While most of the 1,600 drugs “did nothing, which is great,” Dr. Letai said, his laboratory identified and prioritized for testing the drugs that selectively caused apoptotic signaling in the tumor cells but not the normal cells. “We chose a handful of positive and negative controls to see if we could predict the ones that would work.”

They tested two drugs for mouse breast tumor regression—an HSP90 inhibitor and a BCR-ABL kinase inhibitor—as single agents and in combination therapy. After 14 days of treatment with the drug combination, “we essentially had a complete remission of these murine breast tumors.”

Although removal of the two agents resulted in tumor regrowth, “it’s still strong proof that we’re able to identify active drugs that can be combined into effective combination regimens,” Dr. Letai said. A more comprehensive view of testing of drugs they predicted would work and not work showed “good correlation between what we measured in terms of delta priming and what was observed in terms of treatment of the actual mouse.”

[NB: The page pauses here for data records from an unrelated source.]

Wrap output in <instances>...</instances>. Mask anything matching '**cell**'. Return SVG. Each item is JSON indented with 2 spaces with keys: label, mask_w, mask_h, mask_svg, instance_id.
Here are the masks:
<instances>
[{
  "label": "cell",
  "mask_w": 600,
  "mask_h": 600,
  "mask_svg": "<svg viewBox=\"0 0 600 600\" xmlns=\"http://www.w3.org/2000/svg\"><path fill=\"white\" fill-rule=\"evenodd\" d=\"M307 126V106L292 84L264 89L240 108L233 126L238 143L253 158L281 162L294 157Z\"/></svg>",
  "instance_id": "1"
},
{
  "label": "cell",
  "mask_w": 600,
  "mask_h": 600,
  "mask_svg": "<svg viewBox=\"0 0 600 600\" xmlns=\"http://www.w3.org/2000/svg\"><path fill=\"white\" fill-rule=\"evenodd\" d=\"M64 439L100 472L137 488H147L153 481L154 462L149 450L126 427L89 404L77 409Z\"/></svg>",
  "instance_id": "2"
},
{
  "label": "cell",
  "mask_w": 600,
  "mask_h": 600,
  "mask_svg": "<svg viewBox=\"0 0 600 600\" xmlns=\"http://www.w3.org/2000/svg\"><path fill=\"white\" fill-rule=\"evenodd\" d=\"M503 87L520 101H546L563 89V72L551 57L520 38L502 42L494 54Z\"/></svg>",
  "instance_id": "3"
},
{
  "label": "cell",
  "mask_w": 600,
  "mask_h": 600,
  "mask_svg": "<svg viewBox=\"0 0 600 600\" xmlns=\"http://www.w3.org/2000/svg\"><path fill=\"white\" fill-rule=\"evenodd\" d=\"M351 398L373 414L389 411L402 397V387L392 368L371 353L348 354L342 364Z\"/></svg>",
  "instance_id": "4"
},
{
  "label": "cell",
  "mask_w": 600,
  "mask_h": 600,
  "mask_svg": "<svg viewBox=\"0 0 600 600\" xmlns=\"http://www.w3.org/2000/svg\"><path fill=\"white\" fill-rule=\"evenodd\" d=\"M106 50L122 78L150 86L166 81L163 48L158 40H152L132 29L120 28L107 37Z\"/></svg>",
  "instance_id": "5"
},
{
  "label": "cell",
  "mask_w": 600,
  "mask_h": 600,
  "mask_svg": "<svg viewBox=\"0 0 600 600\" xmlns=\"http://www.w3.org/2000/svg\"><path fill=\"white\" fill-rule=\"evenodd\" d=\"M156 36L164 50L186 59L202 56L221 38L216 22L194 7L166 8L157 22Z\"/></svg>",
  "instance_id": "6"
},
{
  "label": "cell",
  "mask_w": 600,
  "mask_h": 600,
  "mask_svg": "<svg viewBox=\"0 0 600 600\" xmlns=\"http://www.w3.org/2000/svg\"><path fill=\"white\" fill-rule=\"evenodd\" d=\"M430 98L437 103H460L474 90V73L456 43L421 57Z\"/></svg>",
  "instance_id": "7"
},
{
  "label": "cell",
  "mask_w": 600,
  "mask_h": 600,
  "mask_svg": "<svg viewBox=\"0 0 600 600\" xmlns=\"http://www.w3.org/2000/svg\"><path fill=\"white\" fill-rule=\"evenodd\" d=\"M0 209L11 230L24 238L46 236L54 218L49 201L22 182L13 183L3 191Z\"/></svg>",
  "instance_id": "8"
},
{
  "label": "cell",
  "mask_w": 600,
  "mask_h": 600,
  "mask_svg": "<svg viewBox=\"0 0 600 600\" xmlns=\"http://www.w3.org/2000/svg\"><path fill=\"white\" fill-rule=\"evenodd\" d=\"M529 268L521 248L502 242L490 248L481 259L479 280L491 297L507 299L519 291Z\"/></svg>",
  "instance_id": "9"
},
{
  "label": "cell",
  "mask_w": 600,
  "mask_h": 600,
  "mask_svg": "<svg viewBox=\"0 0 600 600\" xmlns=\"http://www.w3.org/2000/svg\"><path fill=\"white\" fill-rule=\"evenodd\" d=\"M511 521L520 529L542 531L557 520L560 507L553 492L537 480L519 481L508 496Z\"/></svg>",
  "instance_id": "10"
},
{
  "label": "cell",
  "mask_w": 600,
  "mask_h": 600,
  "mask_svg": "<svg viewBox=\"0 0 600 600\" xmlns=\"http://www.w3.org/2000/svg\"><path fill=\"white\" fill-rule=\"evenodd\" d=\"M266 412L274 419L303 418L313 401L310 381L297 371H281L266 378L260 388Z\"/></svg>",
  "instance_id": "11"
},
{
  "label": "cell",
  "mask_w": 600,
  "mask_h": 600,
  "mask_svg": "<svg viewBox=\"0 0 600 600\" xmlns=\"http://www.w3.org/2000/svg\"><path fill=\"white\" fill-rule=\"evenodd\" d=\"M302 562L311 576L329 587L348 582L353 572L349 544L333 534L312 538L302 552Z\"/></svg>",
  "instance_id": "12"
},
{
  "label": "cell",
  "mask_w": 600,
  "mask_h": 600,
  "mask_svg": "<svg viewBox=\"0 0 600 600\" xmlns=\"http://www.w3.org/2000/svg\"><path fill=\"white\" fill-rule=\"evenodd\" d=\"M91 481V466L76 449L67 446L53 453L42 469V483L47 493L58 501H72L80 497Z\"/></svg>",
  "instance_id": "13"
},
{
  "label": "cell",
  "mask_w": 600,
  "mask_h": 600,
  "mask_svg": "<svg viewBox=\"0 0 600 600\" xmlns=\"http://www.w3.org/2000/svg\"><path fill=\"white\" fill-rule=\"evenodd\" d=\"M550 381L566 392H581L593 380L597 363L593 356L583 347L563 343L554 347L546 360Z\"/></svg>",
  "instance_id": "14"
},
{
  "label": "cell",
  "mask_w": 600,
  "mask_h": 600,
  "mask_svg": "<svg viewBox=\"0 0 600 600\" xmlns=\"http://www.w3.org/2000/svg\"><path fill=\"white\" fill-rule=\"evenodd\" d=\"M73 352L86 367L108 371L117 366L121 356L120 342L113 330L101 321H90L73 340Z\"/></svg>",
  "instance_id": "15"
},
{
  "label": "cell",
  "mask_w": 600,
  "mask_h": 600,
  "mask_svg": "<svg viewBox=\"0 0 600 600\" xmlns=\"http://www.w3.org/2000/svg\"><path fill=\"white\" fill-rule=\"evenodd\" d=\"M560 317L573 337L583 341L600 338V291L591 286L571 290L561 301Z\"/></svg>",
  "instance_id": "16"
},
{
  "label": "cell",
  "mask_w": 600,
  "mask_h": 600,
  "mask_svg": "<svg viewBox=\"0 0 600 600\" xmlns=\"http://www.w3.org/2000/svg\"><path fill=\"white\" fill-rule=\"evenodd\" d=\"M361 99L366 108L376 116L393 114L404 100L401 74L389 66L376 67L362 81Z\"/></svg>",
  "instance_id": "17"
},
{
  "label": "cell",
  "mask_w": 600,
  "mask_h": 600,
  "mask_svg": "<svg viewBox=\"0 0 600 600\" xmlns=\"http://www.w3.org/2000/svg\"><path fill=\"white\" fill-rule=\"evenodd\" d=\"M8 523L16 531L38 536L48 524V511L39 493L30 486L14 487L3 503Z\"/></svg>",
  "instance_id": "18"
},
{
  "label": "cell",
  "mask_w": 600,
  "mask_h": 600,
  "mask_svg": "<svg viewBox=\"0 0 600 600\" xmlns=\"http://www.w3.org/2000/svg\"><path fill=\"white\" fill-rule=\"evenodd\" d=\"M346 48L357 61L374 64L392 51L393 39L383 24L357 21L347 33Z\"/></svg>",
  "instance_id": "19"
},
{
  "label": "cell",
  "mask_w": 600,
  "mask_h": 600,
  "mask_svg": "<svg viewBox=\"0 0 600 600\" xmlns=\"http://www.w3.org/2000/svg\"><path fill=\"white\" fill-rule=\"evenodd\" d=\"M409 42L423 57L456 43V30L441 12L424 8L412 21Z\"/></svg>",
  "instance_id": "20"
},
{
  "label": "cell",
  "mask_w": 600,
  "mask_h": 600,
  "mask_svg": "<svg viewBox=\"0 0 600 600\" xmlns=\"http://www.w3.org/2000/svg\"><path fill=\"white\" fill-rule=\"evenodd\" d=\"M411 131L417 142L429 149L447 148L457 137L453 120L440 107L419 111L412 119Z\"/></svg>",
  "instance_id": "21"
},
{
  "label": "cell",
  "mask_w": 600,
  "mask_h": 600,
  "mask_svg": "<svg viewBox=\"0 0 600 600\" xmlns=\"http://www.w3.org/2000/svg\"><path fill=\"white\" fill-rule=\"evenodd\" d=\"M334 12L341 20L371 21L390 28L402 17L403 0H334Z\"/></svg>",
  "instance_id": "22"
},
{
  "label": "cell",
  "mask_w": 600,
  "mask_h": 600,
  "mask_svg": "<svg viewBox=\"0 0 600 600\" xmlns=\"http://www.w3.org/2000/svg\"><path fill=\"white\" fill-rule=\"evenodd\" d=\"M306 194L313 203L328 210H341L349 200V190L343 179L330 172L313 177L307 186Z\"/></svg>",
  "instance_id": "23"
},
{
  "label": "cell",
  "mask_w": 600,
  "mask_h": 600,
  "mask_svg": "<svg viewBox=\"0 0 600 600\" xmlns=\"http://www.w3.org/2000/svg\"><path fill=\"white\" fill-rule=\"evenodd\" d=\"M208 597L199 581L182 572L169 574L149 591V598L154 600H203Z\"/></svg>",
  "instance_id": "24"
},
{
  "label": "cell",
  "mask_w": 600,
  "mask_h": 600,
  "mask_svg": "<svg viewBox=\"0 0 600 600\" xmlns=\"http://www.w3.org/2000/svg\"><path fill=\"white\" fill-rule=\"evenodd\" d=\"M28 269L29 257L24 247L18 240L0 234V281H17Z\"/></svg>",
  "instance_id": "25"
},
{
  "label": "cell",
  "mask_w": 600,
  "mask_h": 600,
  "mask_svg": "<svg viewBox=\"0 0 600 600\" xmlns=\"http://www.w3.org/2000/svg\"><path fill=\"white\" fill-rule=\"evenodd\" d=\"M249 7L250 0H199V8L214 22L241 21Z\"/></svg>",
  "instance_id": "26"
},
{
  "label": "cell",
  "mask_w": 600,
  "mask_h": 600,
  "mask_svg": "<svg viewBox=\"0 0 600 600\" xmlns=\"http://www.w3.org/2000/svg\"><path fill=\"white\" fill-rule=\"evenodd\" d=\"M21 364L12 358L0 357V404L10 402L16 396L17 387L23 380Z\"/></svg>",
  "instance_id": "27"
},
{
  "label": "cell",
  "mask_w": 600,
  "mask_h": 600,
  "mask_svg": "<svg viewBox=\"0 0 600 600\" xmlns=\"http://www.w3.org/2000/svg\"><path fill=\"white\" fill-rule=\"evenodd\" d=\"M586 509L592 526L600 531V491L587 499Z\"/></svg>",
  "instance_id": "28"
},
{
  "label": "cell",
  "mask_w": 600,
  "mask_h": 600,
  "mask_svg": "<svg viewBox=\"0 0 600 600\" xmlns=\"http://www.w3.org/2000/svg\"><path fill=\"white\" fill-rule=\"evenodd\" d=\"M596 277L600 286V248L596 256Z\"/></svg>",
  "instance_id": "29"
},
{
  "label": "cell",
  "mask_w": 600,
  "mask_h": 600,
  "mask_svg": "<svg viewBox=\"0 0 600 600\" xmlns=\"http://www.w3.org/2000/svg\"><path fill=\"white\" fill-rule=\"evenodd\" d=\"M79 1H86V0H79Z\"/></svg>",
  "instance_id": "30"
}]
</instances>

Dr. Letai said the BH3 profiling assay is not far from being able to be performed in a CLIA-certified laboratory, thanks to the expertise of pathologists Dr. Kim and Dr. Lucas. Once it is, he said, it should be transferable. “There’s no reason why it wouldn’t be transferable to another center with proper training. We don’t do any magic. These are recipes, cookbooks, protocols that could be performed by a cell biologist.”

Amy Carpenter Aquino is CAP TODAY senior editor.